По Фурштадтской улице в это время проезжала пролетка с двумя пассажирами — мужчиной и молоденькой девушкой. По-видимому, они ссорились, и проходившая мимо публика невольно заметила, что между ними идет резкий разговор.
Вдруг вблизи Анненской лютеранской церкви девушка отчаянно вскрикнула. В то же мгновение раздался выстрел.
Сбежавшиеся прохожие увидели в руке пассажира дымящийся револьвер.
— Спасите меня! — закричала девушка и, соскочив с пролетки, упала на мостовую.
Послышались один за другим еще два выстрела. Это снова стрелял пассажир, пустив одну пулю в свою спутницу, а другую — в себя.
Обезумевшая от ужаса девушка быстро приподнялась с земли и, спасаясь, вбежала в ближайшую булочную Герцфельда.
Следом за ней, с револьвером в руке, устремился и ее спутник.
В булочной поднялся переполох. Продавщица спряталась даже за прилавок.
Не обращая ни на что внимания, рассвирепевший пассажир произвел и здесь два выстрела в свою жертву, а затем выбежал на улицу.
Вскоре после этого он был задержан и обезоружен одним из городовых.
— Зачем вы стреляли? — спросили у него.
— Это дело мое. Что хотел сделать, то сделал, — ответил преступник.
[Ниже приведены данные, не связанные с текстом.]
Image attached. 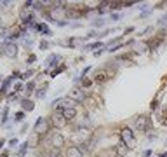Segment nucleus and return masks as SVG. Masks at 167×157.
I'll return each mask as SVG.
<instances>
[{"label": "nucleus", "instance_id": "obj_27", "mask_svg": "<svg viewBox=\"0 0 167 157\" xmlns=\"http://www.w3.org/2000/svg\"><path fill=\"white\" fill-rule=\"evenodd\" d=\"M158 157H167V152H164V154H160Z\"/></svg>", "mask_w": 167, "mask_h": 157}, {"label": "nucleus", "instance_id": "obj_18", "mask_svg": "<svg viewBox=\"0 0 167 157\" xmlns=\"http://www.w3.org/2000/svg\"><path fill=\"white\" fill-rule=\"evenodd\" d=\"M37 28L40 30V32H44L45 35H51V30L47 28V25H44V23H40V25H37Z\"/></svg>", "mask_w": 167, "mask_h": 157}, {"label": "nucleus", "instance_id": "obj_23", "mask_svg": "<svg viewBox=\"0 0 167 157\" xmlns=\"http://www.w3.org/2000/svg\"><path fill=\"white\" fill-rule=\"evenodd\" d=\"M157 106H158V100H153V101H152V105H150V108H152V110H155Z\"/></svg>", "mask_w": 167, "mask_h": 157}, {"label": "nucleus", "instance_id": "obj_16", "mask_svg": "<svg viewBox=\"0 0 167 157\" xmlns=\"http://www.w3.org/2000/svg\"><path fill=\"white\" fill-rule=\"evenodd\" d=\"M21 106H23V110H25V112H31V110L35 108L33 101H30V100H23V101H21Z\"/></svg>", "mask_w": 167, "mask_h": 157}, {"label": "nucleus", "instance_id": "obj_8", "mask_svg": "<svg viewBox=\"0 0 167 157\" xmlns=\"http://www.w3.org/2000/svg\"><path fill=\"white\" fill-rule=\"evenodd\" d=\"M66 124H68V121H66L65 117H63V115L59 114V112H56V115H52V126H54V127L61 129V127H65Z\"/></svg>", "mask_w": 167, "mask_h": 157}, {"label": "nucleus", "instance_id": "obj_6", "mask_svg": "<svg viewBox=\"0 0 167 157\" xmlns=\"http://www.w3.org/2000/svg\"><path fill=\"white\" fill-rule=\"evenodd\" d=\"M134 126H136L138 131H148V129L152 127V119H150L148 115H141V117L136 119Z\"/></svg>", "mask_w": 167, "mask_h": 157}, {"label": "nucleus", "instance_id": "obj_10", "mask_svg": "<svg viewBox=\"0 0 167 157\" xmlns=\"http://www.w3.org/2000/svg\"><path fill=\"white\" fill-rule=\"evenodd\" d=\"M4 54L9 56V58H14L17 54V46H16L14 42H7L5 46H4Z\"/></svg>", "mask_w": 167, "mask_h": 157}, {"label": "nucleus", "instance_id": "obj_28", "mask_svg": "<svg viewBox=\"0 0 167 157\" xmlns=\"http://www.w3.org/2000/svg\"><path fill=\"white\" fill-rule=\"evenodd\" d=\"M4 143H5L4 140H0V148H2V145H4Z\"/></svg>", "mask_w": 167, "mask_h": 157}, {"label": "nucleus", "instance_id": "obj_3", "mask_svg": "<svg viewBox=\"0 0 167 157\" xmlns=\"http://www.w3.org/2000/svg\"><path fill=\"white\" fill-rule=\"evenodd\" d=\"M65 136H63L61 133H52L51 134V138H49V145H51V148H57V150H61L63 147H65Z\"/></svg>", "mask_w": 167, "mask_h": 157}, {"label": "nucleus", "instance_id": "obj_9", "mask_svg": "<svg viewBox=\"0 0 167 157\" xmlns=\"http://www.w3.org/2000/svg\"><path fill=\"white\" fill-rule=\"evenodd\" d=\"M68 98H71L73 101L80 103V101H84V100H86V93H84L82 89H71V91H70V94H68Z\"/></svg>", "mask_w": 167, "mask_h": 157}, {"label": "nucleus", "instance_id": "obj_2", "mask_svg": "<svg viewBox=\"0 0 167 157\" xmlns=\"http://www.w3.org/2000/svg\"><path fill=\"white\" fill-rule=\"evenodd\" d=\"M112 77H113L112 68H110V66H104V68H99V70L96 72V75H94V82H96V84H103V82L110 80Z\"/></svg>", "mask_w": 167, "mask_h": 157}, {"label": "nucleus", "instance_id": "obj_4", "mask_svg": "<svg viewBox=\"0 0 167 157\" xmlns=\"http://www.w3.org/2000/svg\"><path fill=\"white\" fill-rule=\"evenodd\" d=\"M120 136H122V142L127 145L129 148L134 147V143H136V136H134V133H132L129 127H124V129L120 131Z\"/></svg>", "mask_w": 167, "mask_h": 157}, {"label": "nucleus", "instance_id": "obj_20", "mask_svg": "<svg viewBox=\"0 0 167 157\" xmlns=\"http://www.w3.org/2000/svg\"><path fill=\"white\" fill-rule=\"evenodd\" d=\"M47 157H59V150L57 148H51L47 152Z\"/></svg>", "mask_w": 167, "mask_h": 157}, {"label": "nucleus", "instance_id": "obj_14", "mask_svg": "<svg viewBox=\"0 0 167 157\" xmlns=\"http://www.w3.org/2000/svg\"><path fill=\"white\" fill-rule=\"evenodd\" d=\"M122 44H124V42H122V38H115L113 42H110V44H108V51H110V53H113V51L120 49V47H122Z\"/></svg>", "mask_w": 167, "mask_h": 157}, {"label": "nucleus", "instance_id": "obj_26", "mask_svg": "<svg viewBox=\"0 0 167 157\" xmlns=\"http://www.w3.org/2000/svg\"><path fill=\"white\" fill-rule=\"evenodd\" d=\"M40 49H47V42H40Z\"/></svg>", "mask_w": 167, "mask_h": 157}, {"label": "nucleus", "instance_id": "obj_22", "mask_svg": "<svg viewBox=\"0 0 167 157\" xmlns=\"http://www.w3.org/2000/svg\"><path fill=\"white\" fill-rule=\"evenodd\" d=\"M23 117H25L23 112H17V114H16V121H23Z\"/></svg>", "mask_w": 167, "mask_h": 157}, {"label": "nucleus", "instance_id": "obj_7", "mask_svg": "<svg viewBox=\"0 0 167 157\" xmlns=\"http://www.w3.org/2000/svg\"><path fill=\"white\" fill-rule=\"evenodd\" d=\"M75 134H77V138H80L84 143H87V142L91 140V136H92V131H91L89 127H82V126H80V127H77V133H75Z\"/></svg>", "mask_w": 167, "mask_h": 157}, {"label": "nucleus", "instance_id": "obj_1", "mask_svg": "<svg viewBox=\"0 0 167 157\" xmlns=\"http://www.w3.org/2000/svg\"><path fill=\"white\" fill-rule=\"evenodd\" d=\"M52 106L56 108V112H63V110H66V108H75V106H77V101H73L71 98L65 96V98L54 100V101H52Z\"/></svg>", "mask_w": 167, "mask_h": 157}, {"label": "nucleus", "instance_id": "obj_12", "mask_svg": "<svg viewBox=\"0 0 167 157\" xmlns=\"http://www.w3.org/2000/svg\"><path fill=\"white\" fill-rule=\"evenodd\" d=\"M59 114L65 117L66 121H73L75 117H77V108H66V110H63V112H59Z\"/></svg>", "mask_w": 167, "mask_h": 157}, {"label": "nucleus", "instance_id": "obj_19", "mask_svg": "<svg viewBox=\"0 0 167 157\" xmlns=\"http://www.w3.org/2000/svg\"><path fill=\"white\" fill-rule=\"evenodd\" d=\"M28 147H30V145H28V142H25V143H23V145H21V148H19V154H17V155H19V157H23V155H25V152H26V148H28Z\"/></svg>", "mask_w": 167, "mask_h": 157}, {"label": "nucleus", "instance_id": "obj_13", "mask_svg": "<svg viewBox=\"0 0 167 157\" xmlns=\"http://www.w3.org/2000/svg\"><path fill=\"white\" fill-rule=\"evenodd\" d=\"M66 157H84V152L78 148V147H68V150H66Z\"/></svg>", "mask_w": 167, "mask_h": 157}, {"label": "nucleus", "instance_id": "obj_11", "mask_svg": "<svg viewBox=\"0 0 167 157\" xmlns=\"http://www.w3.org/2000/svg\"><path fill=\"white\" fill-rule=\"evenodd\" d=\"M115 154H117L118 157H125V155L129 154V147L125 145L124 142H120V143H118V145L115 147Z\"/></svg>", "mask_w": 167, "mask_h": 157}, {"label": "nucleus", "instance_id": "obj_21", "mask_svg": "<svg viewBox=\"0 0 167 157\" xmlns=\"http://www.w3.org/2000/svg\"><path fill=\"white\" fill-rule=\"evenodd\" d=\"M35 94H37V98H44V96H45V91H42V89H38V91H37Z\"/></svg>", "mask_w": 167, "mask_h": 157}, {"label": "nucleus", "instance_id": "obj_24", "mask_svg": "<svg viewBox=\"0 0 167 157\" xmlns=\"http://www.w3.org/2000/svg\"><path fill=\"white\" fill-rule=\"evenodd\" d=\"M33 87H35V84H33V82H30V84L26 86V91H28V93H31V91H33Z\"/></svg>", "mask_w": 167, "mask_h": 157}, {"label": "nucleus", "instance_id": "obj_17", "mask_svg": "<svg viewBox=\"0 0 167 157\" xmlns=\"http://www.w3.org/2000/svg\"><path fill=\"white\" fill-rule=\"evenodd\" d=\"M112 7H110V2H103V4H99V9H98V12L99 14H104V12H108Z\"/></svg>", "mask_w": 167, "mask_h": 157}, {"label": "nucleus", "instance_id": "obj_15", "mask_svg": "<svg viewBox=\"0 0 167 157\" xmlns=\"http://www.w3.org/2000/svg\"><path fill=\"white\" fill-rule=\"evenodd\" d=\"M40 134H37V133H31V136L28 138V145L30 147H38V143H40Z\"/></svg>", "mask_w": 167, "mask_h": 157}, {"label": "nucleus", "instance_id": "obj_5", "mask_svg": "<svg viewBox=\"0 0 167 157\" xmlns=\"http://www.w3.org/2000/svg\"><path fill=\"white\" fill-rule=\"evenodd\" d=\"M49 129H51V122L47 121V119H38L37 121V124H35V129H33V133H37V134H45V133H49Z\"/></svg>", "mask_w": 167, "mask_h": 157}, {"label": "nucleus", "instance_id": "obj_25", "mask_svg": "<svg viewBox=\"0 0 167 157\" xmlns=\"http://www.w3.org/2000/svg\"><path fill=\"white\" fill-rule=\"evenodd\" d=\"M89 47H91V49H99V47H101V44L98 42V44H92V46H89Z\"/></svg>", "mask_w": 167, "mask_h": 157}]
</instances>
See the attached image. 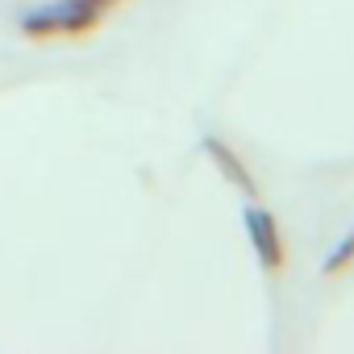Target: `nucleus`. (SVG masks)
Returning <instances> with one entry per match:
<instances>
[{
  "instance_id": "1",
  "label": "nucleus",
  "mask_w": 354,
  "mask_h": 354,
  "mask_svg": "<svg viewBox=\"0 0 354 354\" xmlns=\"http://www.w3.org/2000/svg\"><path fill=\"white\" fill-rule=\"evenodd\" d=\"M242 225H246V238H250V246H254L259 267H263L267 275H279L283 263H288V254H283V238H279L275 213L263 209V205H246V209H242Z\"/></svg>"
},
{
  "instance_id": "2",
  "label": "nucleus",
  "mask_w": 354,
  "mask_h": 354,
  "mask_svg": "<svg viewBox=\"0 0 354 354\" xmlns=\"http://www.w3.org/2000/svg\"><path fill=\"white\" fill-rule=\"evenodd\" d=\"M46 13H50L59 38H84V34H96L100 21L109 17L104 9L92 5V0H59V5H46Z\"/></svg>"
},
{
  "instance_id": "3",
  "label": "nucleus",
  "mask_w": 354,
  "mask_h": 354,
  "mask_svg": "<svg viewBox=\"0 0 354 354\" xmlns=\"http://www.w3.org/2000/svg\"><path fill=\"white\" fill-rule=\"evenodd\" d=\"M201 150H205V154H209V158L217 162V171L225 175V180H230V184H234V188H238L242 196H250V201L259 196V184H254V175L246 171L242 154H238V150H234L230 142H221L217 133H205V138H201Z\"/></svg>"
},
{
  "instance_id": "4",
  "label": "nucleus",
  "mask_w": 354,
  "mask_h": 354,
  "mask_svg": "<svg viewBox=\"0 0 354 354\" xmlns=\"http://www.w3.org/2000/svg\"><path fill=\"white\" fill-rule=\"evenodd\" d=\"M350 267H354V230H350V234H346V238L329 250V254H325L321 275H325V279H337V275H346Z\"/></svg>"
},
{
  "instance_id": "5",
  "label": "nucleus",
  "mask_w": 354,
  "mask_h": 354,
  "mask_svg": "<svg viewBox=\"0 0 354 354\" xmlns=\"http://www.w3.org/2000/svg\"><path fill=\"white\" fill-rule=\"evenodd\" d=\"M21 34H26L30 42H46V38H59V34H55V21H50V13H46V5L21 17Z\"/></svg>"
},
{
  "instance_id": "6",
  "label": "nucleus",
  "mask_w": 354,
  "mask_h": 354,
  "mask_svg": "<svg viewBox=\"0 0 354 354\" xmlns=\"http://www.w3.org/2000/svg\"><path fill=\"white\" fill-rule=\"evenodd\" d=\"M92 5H96V9H104V13H113V9L121 5V0H92Z\"/></svg>"
}]
</instances>
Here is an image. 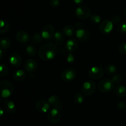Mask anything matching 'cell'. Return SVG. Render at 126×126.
<instances>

Доставленный в полицейское управление, он назвался крестьянином Эдуардом Улевичем и объяснил, что стрелял в свою вероломную невесту.
— Я хотел убить ее за отказ выйти за меня замуж, — признался он на допросе.
К счастью, из всех пуль, выпущенных Улевичем, ни одна не причинила девушке серьезной раны. Стреляя без прицела, Улевич только один раз попал — в живот девушки, но пуля, пробив теплый ватный жакет, застряла в кожаном кушаке.
Точно так же оказалась простреленной и одежда самого Улевича. По освидетельствовании как у него, так и у девушки были найдены на теле только легкие ссадины от скользнувшей пули.
Пострадавшая оказалась мещанкой Варварой Сергеевой, 17 лет, белошвейкой по ремеслу.
По объяснению Улевича, он случайно познакомился с Сергеевой зимой 1900 года, когда жил в одном с нею доме на Забалканском проспекте.
4 декабря были именины Сергеевой, и хозяйка ее пригласила в этот день Улевича на вечеринку. Юная, миловидная белошвейка с первого же взгляда понравилась Улевичу, он влюбился в нее и начал ухаживать. По-видимому, и Сергеева благоволила к нему, принимая подарки, и через три недели Улевич сделал ей предложение.
Получив согласие, он с этого времени стал уже смотреть на Сергееву как на свою будущую жену.
Прошло месяца два после этого. Сергеева отвечала взаимностью своему жениху, но вдруг в обращении ее с Улевичем произошла резкая перемена. Оставив старую квартиру, Сергеева поступила в белошвейную мастерскую на Гороховой улице, а ночевать стала ходить на Петербургскую сторону. В это время она познакомилась с молодым человеком Александром Зябриковым, и последний, в свою очередь, начал ухаживать за нею.